• TEXT SHOWN:
--

Commitment

May 4, 1986

It is your will and your word.

There is a very interesting situation here. What happens around here is we talk behind everyone's back who doesn't come to class, to encourage them to come, so that we can't say anything about them while they are here. That has been a tradition around here. It is traditional history. For everybody who is here, that is what we do. And then we talk to their face about it when they come here again.

What does everybody think about commitments and honesty? It is very interesting isn't it? What are they? What is commitment and honesty all about? We look at all these religions and philosophies and every one of them has those aspects within them. At a certain level, there is an aspect in there of commitment. For instance the Christians say you cannot serve god and mammon too. They ask you to commit to god and to serve god. It does not matter what religion you are in, they ask you for that commitment. This is off the side a little — but I have seen the orthodox rabbis stand in front of the Wailing Wall and they stand there rocking back and forth. To someone from the West that would look very funny. That is their form of prayer. It seems to me to be a form of meditation. A meditative state is created by that rocking back and forth, a one pointed-ness happens. So the orthodox people, it seems to me, that they have made a commitment to something. To everyone else looking at them rocking back and forth in front of that wall it looks kind of funny. But they have made some kind of commitment and they are still doing it. They commit to it when they are really young, and they are still doing it when they get really old and drop dead.

The Muslims face Mecca every day, numerous times don't they? They do their prayers and it is a very orthodox thing that they do. It seems they have that dedication in there. When they are really young they start to do these prayers, and they do it their whole life. They hold to it and then they pass on and go on to the next state.

The Mormons, that is the thing I know a little bit about because there are a lot of them here in Salt Lake City. They say there was an ancient civilization on the American continent called the Ammonites. The people of Ammon. They decided they were not going to kill anyone anymore. Because god made them a promise that if they would not kill or take life anymore, animals or other people, that when they died they would go to heaven, if they laid down their life rather than attack. So they laid down their weapons and this army came in and attacked them. They laid their swords down on the ground, and this army started chopping off all of their heads. After awhile the people in the army got tired of killing them, and said, "this is no fun any more. There is no battle going on anymore, they are not even fighting back. These people are just lying down and dying here."

The way the story goes is that it converted all the people that were killing them into people that gave up fighting also and everybody lived in peace for about a thousand years after that, all because one group of people refused to fight. But thousands of them had to die first. Thousands of them had to die first, they had to lay there and have their heads cut off, as this invading army came trampling in. You see, they had made a commitment and they kept it with their life. It is interesting isn't it? It is unbelievable that they kept their commitment with their life.

--

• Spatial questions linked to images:
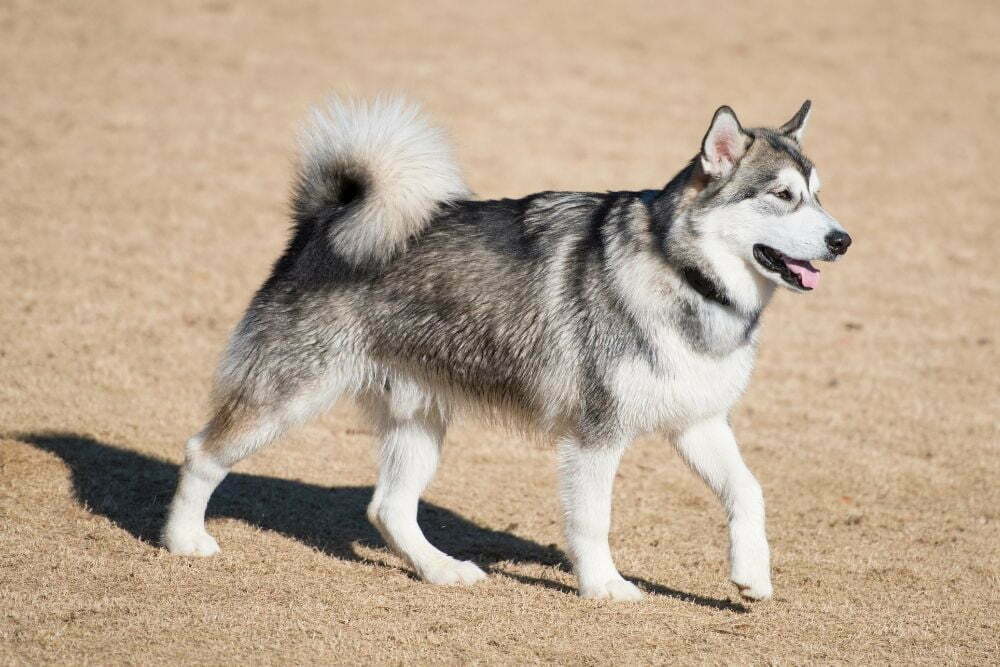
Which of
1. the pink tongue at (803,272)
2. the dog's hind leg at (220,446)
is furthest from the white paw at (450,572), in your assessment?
the pink tongue at (803,272)

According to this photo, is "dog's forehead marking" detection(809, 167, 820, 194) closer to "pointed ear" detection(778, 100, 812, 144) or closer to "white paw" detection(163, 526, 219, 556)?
"pointed ear" detection(778, 100, 812, 144)

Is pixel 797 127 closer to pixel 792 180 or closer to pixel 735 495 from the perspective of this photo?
pixel 792 180

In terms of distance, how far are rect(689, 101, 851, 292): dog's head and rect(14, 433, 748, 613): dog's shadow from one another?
60.4 inches

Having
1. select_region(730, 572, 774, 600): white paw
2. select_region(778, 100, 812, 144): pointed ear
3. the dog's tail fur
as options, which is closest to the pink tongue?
select_region(778, 100, 812, 144): pointed ear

--

• EXERCISE DETAILS: Reproduce the talk on commitment from the words "May 4, 1986" through "come here again.", swapping "class" for "the meeting". The items play no part in this work.

• RESULT OF THIS EXERCISE:
May 4, 1986

It is your will and your word.

There is a very interesting situation here. What happens around here is we talk behind everyone's back who doesn't come to the meeting, to encourage them to come, so that we can't say anything about them while they are here. That has been a tradition around here. It is traditional history. For everybody who is here, that is what we do. And then we talk to their face about it when they come here again.